Zika in Georgia: What you need to know

The Georgia Deparmtent of Public Health confirmed  the first travel-related case of the Zika virus in Georgia Feb. 3. 

The case involved a person who was not pregnant and had traveled to Colombia from late December through early January. It’s unclear how the traveler got the virus, whether through a mosquito bite or some other mode of transmission.

The infected person made a full recovery, according to the state health department.

The announcement comes two days after the World Health Organization called the virus outbreak an international public health emergency.

Here's what else you need to know about the virus. 

>> Six more things to know

1.  Zika can be transmitted sexually. The CDC confirmed Tuesday that Zika is more easily contracted through unprotected sex than originally believed.  There have already been reports of sexually-transmitted Zika cases. The CDC confirmed the first sexually transmitted case in the U.S. on Feb. 2 in Dallas, Texas.  
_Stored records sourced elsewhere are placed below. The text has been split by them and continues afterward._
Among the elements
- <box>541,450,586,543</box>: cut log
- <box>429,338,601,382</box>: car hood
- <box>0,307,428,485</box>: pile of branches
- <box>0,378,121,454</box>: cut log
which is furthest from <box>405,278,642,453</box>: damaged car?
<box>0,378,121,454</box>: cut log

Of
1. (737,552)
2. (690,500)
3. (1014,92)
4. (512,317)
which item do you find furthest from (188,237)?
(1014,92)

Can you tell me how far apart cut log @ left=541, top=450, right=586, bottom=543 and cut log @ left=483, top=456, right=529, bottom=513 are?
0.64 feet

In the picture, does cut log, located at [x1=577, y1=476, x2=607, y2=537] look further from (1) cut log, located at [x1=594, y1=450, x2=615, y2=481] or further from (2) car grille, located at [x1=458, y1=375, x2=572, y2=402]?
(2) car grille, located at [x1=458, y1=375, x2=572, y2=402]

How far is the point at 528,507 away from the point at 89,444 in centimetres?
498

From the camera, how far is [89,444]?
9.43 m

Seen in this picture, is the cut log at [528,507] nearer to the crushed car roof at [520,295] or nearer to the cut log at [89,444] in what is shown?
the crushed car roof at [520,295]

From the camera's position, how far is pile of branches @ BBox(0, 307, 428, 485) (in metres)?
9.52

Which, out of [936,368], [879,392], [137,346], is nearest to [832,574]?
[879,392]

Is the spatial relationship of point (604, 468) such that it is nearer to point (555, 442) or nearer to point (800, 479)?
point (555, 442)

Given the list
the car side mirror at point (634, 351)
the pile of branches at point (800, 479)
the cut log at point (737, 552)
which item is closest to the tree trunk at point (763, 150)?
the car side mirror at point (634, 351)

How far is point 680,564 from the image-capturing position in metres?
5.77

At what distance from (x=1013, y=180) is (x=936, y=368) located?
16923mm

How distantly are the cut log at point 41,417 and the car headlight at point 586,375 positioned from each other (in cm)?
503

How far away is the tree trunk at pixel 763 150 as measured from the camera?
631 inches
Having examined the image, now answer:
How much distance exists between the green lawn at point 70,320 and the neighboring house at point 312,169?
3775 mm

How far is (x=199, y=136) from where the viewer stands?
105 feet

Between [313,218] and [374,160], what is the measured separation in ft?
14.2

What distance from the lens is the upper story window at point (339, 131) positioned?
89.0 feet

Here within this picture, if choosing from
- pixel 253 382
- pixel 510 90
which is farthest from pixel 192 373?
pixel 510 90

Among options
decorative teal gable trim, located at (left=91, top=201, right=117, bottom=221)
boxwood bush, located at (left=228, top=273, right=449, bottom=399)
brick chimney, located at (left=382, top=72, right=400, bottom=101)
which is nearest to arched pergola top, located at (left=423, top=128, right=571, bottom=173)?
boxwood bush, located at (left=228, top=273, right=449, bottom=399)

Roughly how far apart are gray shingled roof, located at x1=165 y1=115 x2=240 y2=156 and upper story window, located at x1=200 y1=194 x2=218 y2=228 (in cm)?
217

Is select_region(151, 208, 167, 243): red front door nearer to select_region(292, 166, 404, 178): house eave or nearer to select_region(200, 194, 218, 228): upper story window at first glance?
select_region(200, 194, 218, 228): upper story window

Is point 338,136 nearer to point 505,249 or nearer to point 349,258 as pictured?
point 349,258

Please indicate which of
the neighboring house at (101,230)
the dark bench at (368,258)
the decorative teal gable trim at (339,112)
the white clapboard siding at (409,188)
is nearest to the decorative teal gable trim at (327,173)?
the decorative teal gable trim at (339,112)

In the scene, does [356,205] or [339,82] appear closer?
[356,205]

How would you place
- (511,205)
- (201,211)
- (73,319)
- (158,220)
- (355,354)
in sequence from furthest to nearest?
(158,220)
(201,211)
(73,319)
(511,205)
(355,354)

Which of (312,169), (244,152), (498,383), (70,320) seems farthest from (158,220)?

2. The first cases of the latest Zika virus outbreak were reported in Brazil in May 2015, according to World Health Organization. The virus typically causes fever, rash, joint pain and red eyes. The illness is typically mild and can present symptoms for as long as one week, according to the Atlanta-based Centers for Disease Control and Prevention.

3. The virus, transmitted by mosquitos, has been linked to microcephaly, a birth defect that causes babies to have abnormally small heads compared to other babies of the same age and sex. One such case was confirmed by the CDC in Hawaii.

4. There is no vaccination or treatment for Zika. The best way to prevent the virus is to stay away from the mosquitos that cause it, according to the WHO. 

5. Zika was confirmed in the U.S. as early as Jan. 27, when Arkansas officials confirmed a case in their state. These were followed by a case in Massachusetts and six cases in Texas. The virus will likely keep spreading, according to the WHO — likely to "all countries and territories of the region where Aedes mosquitoes are found."

>> CDC warns pregnant women not to travel to these countries

6. Zika has caused the most turmoil in Brazil, threatening to interrupt the 2016 Rio Olympics and bringing up abortion access questions.